Today's oil prices -- up in the mid-$60s today from less than $30 a barrel about two years ago -- presage a time of great worldwide upheaval, these experts warn. They say the 20th century could look blissfully calm next to the 21st.

"Starving to death again will become fashionable," Deffeyes said.

Deffeyes, 73, grew up in Oklahoma, Kansas, Texas, New Mexico and Wyoming, following his father, who worked for Indian Territory Illuminating Oil, from well to well.

Oil was plentiful in the United States then.

Deffeyes studied petroleum geology at the Colorado School of Mines and then, after a stint in the military, earned a doctorate in geology from Princeton. In the early 1960s, he worked for Shell, rubbing elbows with the highly productive and respected Hubbert.

Hubbert predicted in 1956 that U.S. oil production would peak in the 1970s. The theory was greeted with skepticism by many in the field, but it persuaded Deffeyes that the future of American oil was bleak enough that he should leave Shell and enter academia. Several years after the peak, the accuracy of the prediction was apparent. In 1982, at age 79, Hubbert published a 150-page paper explaining his methods.

At that time, Deffeyes was about halfway through a 32-year career at Princeton teaching basic geology and other courses.

He soon found that several respected researchers had already applied Hubbert's methods to the current world oil supply and determined the peak would arrive between 2005 and 2008. Deffeyes did the calculations himself and pinpointed the peak at Thanksgiving 2005.

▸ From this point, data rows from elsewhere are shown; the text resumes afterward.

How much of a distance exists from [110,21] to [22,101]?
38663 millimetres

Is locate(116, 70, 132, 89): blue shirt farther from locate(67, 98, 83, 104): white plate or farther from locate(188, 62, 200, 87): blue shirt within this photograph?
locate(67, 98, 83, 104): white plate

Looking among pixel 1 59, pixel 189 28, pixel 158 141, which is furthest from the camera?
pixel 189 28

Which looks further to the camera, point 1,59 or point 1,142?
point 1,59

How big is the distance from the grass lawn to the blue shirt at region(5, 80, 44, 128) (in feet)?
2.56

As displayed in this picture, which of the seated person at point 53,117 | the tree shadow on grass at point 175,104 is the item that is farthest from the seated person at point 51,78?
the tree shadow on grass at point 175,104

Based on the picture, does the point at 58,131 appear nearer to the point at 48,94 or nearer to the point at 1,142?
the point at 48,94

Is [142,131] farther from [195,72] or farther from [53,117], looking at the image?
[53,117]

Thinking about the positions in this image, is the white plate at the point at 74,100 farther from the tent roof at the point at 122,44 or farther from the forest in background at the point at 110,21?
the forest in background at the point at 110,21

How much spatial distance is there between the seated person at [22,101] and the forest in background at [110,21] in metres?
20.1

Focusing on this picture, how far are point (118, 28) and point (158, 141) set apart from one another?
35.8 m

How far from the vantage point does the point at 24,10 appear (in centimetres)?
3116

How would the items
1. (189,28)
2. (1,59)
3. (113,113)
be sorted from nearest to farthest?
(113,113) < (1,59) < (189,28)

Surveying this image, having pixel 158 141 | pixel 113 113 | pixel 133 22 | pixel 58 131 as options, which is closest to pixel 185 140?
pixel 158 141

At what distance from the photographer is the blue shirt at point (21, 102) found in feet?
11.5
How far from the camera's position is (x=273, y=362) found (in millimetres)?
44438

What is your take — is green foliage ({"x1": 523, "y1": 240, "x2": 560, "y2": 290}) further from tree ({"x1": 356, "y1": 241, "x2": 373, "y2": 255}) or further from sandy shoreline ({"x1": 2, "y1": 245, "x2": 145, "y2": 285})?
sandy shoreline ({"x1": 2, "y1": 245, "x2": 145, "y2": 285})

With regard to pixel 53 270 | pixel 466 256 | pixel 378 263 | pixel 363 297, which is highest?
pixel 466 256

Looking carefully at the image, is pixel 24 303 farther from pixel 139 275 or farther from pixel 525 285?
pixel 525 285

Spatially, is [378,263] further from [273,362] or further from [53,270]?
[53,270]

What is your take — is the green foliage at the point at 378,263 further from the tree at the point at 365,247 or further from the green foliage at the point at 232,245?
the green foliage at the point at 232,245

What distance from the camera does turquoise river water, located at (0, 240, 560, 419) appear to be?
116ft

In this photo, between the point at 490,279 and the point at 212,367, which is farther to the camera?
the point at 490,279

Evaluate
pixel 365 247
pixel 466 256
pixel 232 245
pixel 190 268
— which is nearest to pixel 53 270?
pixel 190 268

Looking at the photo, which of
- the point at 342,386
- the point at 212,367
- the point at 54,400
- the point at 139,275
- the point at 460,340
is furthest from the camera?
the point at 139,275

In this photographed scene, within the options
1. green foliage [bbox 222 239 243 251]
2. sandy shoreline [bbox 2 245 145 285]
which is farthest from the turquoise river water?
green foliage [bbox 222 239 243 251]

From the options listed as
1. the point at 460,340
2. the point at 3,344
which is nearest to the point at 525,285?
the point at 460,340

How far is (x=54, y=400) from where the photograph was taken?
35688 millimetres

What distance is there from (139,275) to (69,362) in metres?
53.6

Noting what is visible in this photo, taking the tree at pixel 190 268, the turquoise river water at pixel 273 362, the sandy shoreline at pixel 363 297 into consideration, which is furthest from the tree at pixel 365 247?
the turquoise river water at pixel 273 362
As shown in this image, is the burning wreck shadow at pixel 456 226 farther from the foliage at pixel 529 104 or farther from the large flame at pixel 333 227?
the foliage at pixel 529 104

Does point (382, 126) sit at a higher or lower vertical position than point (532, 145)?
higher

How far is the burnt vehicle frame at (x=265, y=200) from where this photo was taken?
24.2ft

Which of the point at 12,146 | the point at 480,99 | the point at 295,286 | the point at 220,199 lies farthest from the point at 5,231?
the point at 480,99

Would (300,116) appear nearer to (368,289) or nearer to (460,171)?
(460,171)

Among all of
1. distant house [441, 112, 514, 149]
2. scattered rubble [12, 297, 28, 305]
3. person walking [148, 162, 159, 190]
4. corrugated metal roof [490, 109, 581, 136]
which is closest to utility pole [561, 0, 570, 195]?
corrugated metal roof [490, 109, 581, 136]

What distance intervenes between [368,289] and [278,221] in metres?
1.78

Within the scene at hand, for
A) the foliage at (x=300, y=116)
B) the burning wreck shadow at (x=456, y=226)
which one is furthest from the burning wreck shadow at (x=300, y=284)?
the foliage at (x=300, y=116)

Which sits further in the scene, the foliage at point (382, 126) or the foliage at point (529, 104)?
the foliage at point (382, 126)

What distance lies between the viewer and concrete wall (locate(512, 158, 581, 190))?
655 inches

The exactness of the prediction is somewhat tongue in cheek, but Deffeyes' point -- that the peak has either already arrived or will very soon -- is quite serious.

There are peaks and valleys all the time in oil production, and it may not be clear that the ultimate peak hit until a couple of years afterward, he said.

In the long term, the nation will compensate with clean coal and nuclear energy, along with renewable sources like wind and solar power, Deffeyes said.

"It's the five-year time scale that I'm really scared about," he said.

There are many who doubt his theories. Economists, in particular, believe the supply and demand equation will spur innovation and conservation, and the problem will take care of itself.

Cambridge Energy Research Associates, recently released a report saying oil production capacity would outstrip demand at least through 2010, and that Deffeyes and his ilk do not fully appreciate the enormous potential of reserves in Russia, the Middle East, the Gulf of Mexico and elsewhere. The U.S. Geological Survey has predicted the peak won't come until 2037.

Mark Mills, co-author of the new book "The Bottomless Well: The Twilight of Fuel, the Virtue of Waste, and Why We Will Never Run Out of Energy," said Deffeyes is smart about geology, but wrong on this issue.

Higher prices will merely spur humankind to figure out how to extract oil from previously impenetrable sources, such as the oil sands of Canada, he said.

"I don't propose that there's an infinite supply of oil," said Mills, a physicist and partner in a venture capital fund. "I just propose that there's a lot more than most geologists would believe because the real metric of availability is technology, not geology."